8. Discipline. Tout à fait indispensable à l'éducation de l’enfant. Elle est sa colonne vertébrale. Elle est la preuve qu’il a des parents solides qui peuvent lui donner de la force et lui tracer un chemin dans la vie. En tant que parents, nous devons vérifier de temps en temps si elle est assez ferme et également si elle ne l’est pas trop.
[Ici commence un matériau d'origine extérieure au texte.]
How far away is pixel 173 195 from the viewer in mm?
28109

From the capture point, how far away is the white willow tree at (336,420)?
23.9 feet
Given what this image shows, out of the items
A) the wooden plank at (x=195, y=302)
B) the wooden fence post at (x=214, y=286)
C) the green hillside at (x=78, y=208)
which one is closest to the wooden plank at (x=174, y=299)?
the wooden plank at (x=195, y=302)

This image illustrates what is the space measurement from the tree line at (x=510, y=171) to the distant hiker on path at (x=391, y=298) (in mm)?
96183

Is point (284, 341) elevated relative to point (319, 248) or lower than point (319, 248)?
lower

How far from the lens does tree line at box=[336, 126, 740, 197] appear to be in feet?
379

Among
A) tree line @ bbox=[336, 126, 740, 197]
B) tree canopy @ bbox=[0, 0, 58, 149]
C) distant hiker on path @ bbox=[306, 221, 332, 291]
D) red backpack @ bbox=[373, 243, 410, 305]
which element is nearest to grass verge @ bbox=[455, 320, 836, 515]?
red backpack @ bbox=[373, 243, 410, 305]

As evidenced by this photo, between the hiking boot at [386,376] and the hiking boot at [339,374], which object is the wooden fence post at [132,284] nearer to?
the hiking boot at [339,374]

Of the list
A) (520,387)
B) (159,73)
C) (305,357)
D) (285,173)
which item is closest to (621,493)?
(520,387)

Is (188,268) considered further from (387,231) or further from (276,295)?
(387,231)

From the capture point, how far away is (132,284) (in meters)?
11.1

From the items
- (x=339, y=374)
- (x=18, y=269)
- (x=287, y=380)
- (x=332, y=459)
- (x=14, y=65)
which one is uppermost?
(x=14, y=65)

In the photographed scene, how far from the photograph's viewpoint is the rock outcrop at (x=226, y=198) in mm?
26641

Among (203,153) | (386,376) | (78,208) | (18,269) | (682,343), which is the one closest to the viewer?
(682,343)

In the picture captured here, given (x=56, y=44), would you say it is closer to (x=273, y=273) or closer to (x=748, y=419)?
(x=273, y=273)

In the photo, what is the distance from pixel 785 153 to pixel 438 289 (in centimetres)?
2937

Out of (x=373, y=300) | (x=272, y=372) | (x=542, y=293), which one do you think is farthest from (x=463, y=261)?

9. Pardon. C’est le mot magique qui résout beaucoup de situations, nettoie la table et fait renaître nos relations avec autrui. Il est bon de temps en temps qu’un homme s’interroge et regarde autour de lui, pour savoir à qui il devrait éventuellement demander pardon. Parfois, un enfant doit demander pardon, et les parents devront être fermes sur ce point et ne pas y renoncer. Parfois, c’est nous qui avons agi en nous méprenant sur l’enfant, et nous ne perdrons en rien notre statut de parent en nous excusant. Bien au contraire. Chez nous, est nommé roi celui qui admet ses fautes et s’en excuse (David Hamélèkh et Yéhouda).
10. Torah et Mitsvot. Le monde qui s’est affranchi de la Torah ne sait pas à quel point il a perdu un allié et une aide incommensurable dans l’éducation des enfants. Elle est l’équilibre, la vertu, la vérité, la bonté, la fermeté, donne le chemin des valeurs justes et, en plus, ordonne à l’enfant de nous respecter, comme commandement absolu. À tel point que l’ordonnance du respect des parents se trouve sur les Tables de la Loi du côté des cinq commandements entre l’homme et D.ieu. C’est dire !
Plus nous l’enseignerons à notre progéniture, plus nous en cueillerons les fruits en retour.
Tou Bichvat Saméa’h à toutes les familles d''Am Israël. Qu’elles grandissent, fleurissent, bourgeonnent et donnent des merveilleux fruits.